In an interim analysis from the phase 1/2 trial (ChiCTR1900027684), 10 of 11 patients completely responded to anti-CLL1–based CAR-T cell therapy, with CLL1-positive AML blasts eliminated within 1 month. Six patients achieved complete remission with minimal residual disease (MRD) negativity, added lead investigator Hui Zhang, MD, PhD, an assistant professor at Shanghai Children’s Medical Center and director of Guangzhou Women and Children’s Medical Center at China’s Guangzhou Medical University.
“From all the research shown, we can say that anti-CLL1 based CAR T-cells is a safe therapeutic candidate with manageable CAR T-cell–associated toxicity for children with R/R AML,” he said. “It is highly effective in targeting CLL1-positive AML cells with superior overall response rate (ORR) relative to conventional/novel targeting compounds.”
In this study, 11 pediatric R/R AML patients aged 2 to 16 years were infused between October 2019 and January 2021 with a second-generation CLL1 CAR-T created in Zhang’s laboratory. Investigators administered a single dose of CLL1 or CLL1-CD33 dual CAR-T cells (target dose: 0.3-1x106/kg) following lymphodepleting conditioning with a cyclophosphamide/fludarabine combination.
Zhang said all 11 patients experienced CAR T-cell expansion in vivo during the first month. Five patients demonstrated persistence of T-cell expansion.
All patients experienced grade 1 to 3 cytokine release syndrome (CRS) but there were no lethal events, Zhang said. All patients experienced myelosuppression, which he said might be due to chemotherapy. Three patients experienced a grade 1/2 hepatic event. No patient experienced cardiac, renal, or gastrointestinal adverse events.

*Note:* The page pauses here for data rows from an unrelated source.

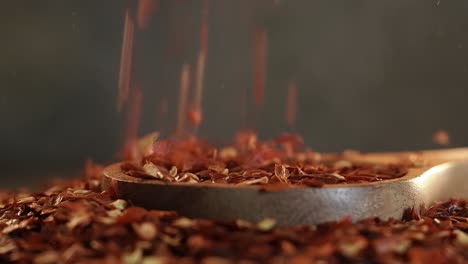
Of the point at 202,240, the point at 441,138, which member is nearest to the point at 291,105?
the point at 441,138

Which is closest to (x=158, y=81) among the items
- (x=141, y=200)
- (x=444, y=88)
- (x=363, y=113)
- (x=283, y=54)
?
(x=283, y=54)

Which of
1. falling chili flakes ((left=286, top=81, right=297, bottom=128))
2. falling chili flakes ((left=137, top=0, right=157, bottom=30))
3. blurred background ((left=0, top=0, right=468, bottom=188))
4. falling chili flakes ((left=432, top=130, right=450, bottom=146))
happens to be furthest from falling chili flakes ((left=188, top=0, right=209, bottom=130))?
falling chili flakes ((left=432, top=130, right=450, bottom=146))

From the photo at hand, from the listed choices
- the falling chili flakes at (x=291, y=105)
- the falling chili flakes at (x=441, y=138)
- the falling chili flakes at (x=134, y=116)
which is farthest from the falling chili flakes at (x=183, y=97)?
the falling chili flakes at (x=441, y=138)

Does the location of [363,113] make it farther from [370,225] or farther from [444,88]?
[370,225]

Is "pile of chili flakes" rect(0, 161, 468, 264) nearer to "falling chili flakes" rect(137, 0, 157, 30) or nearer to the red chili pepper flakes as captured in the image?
the red chili pepper flakes

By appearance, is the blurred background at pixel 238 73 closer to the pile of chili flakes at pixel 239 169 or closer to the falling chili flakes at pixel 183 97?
the falling chili flakes at pixel 183 97

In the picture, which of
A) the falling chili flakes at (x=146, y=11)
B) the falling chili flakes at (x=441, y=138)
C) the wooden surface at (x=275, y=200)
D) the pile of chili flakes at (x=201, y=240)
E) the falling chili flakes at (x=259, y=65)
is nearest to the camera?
the pile of chili flakes at (x=201, y=240)

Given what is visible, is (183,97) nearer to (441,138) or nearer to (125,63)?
(125,63)
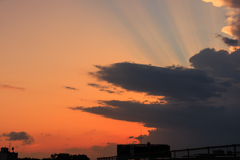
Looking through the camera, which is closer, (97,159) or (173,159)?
(173,159)

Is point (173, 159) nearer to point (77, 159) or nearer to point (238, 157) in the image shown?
point (238, 157)

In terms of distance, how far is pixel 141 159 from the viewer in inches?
1649

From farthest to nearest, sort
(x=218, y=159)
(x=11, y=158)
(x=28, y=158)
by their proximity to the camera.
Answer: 1. (x=28, y=158)
2. (x=11, y=158)
3. (x=218, y=159)

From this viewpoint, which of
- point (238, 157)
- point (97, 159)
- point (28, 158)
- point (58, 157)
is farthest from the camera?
point (58, 157)

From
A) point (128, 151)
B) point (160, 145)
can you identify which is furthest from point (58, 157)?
point (160, 145)

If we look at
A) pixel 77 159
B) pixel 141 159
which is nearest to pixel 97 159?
pixel 141 159

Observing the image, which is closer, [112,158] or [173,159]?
[173,159]

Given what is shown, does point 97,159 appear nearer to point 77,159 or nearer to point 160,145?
point 77,159

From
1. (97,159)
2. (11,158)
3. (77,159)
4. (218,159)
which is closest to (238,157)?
(218,159)

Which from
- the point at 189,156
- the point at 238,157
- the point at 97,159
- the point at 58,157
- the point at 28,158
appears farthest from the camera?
the point at 58,157

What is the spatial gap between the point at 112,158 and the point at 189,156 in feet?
85.4

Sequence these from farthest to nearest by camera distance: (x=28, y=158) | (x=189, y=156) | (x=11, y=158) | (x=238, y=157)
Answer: (x=28, y=158) < (x=11, y=158) < (x=189, y=156) < (x=238, y=157)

Investigators have suggested that CLL1 is a promising target because it not expressed on normal hematopoietic stem cells (HSCs), but is expressed on 85% to 92% of AML blasts cells and leukemia stem cells.2 In a humanized mouse model, investigators demonstrated that CAR Ts specific for CLL-1 exhibit potent cytokine production and cytotoxicity against CLL-1-expressing AML cell lines without disrupting normal HSCs.
Investigators theorized that developing an anti-CLL1 CAR T therapy would help patients avoid the need for HSC transplant.
In 2020, Zhang published a case study of a 10-year-old girl who presented with an elevated peripheral blood blast percentage while undergoing maintenance treatment for a B-cell ALL relapse. Investigators developed a CAR containing a CLL1-specific single chain variable fragment.3
The patient received lymphodepleting chemotherapy for 4 days before CAR T-cell transfer to enhance in vivo expansion of CAR T-cells. This was followed by a single dose anti-CLL1 CAR-T cells infusion. She experienced Grade 1 to CRS.
After completing CAR T-cell therapy, the patient achieved a complete response and was negative for MRD (<0.1%) on day 29. But the CLL1+ cells were not completely eliminated until 6 months after CAR T-cell therapy. The patient achieved a 10-month response using 1 dose of anti-CLL1 CAR-T monotherapy.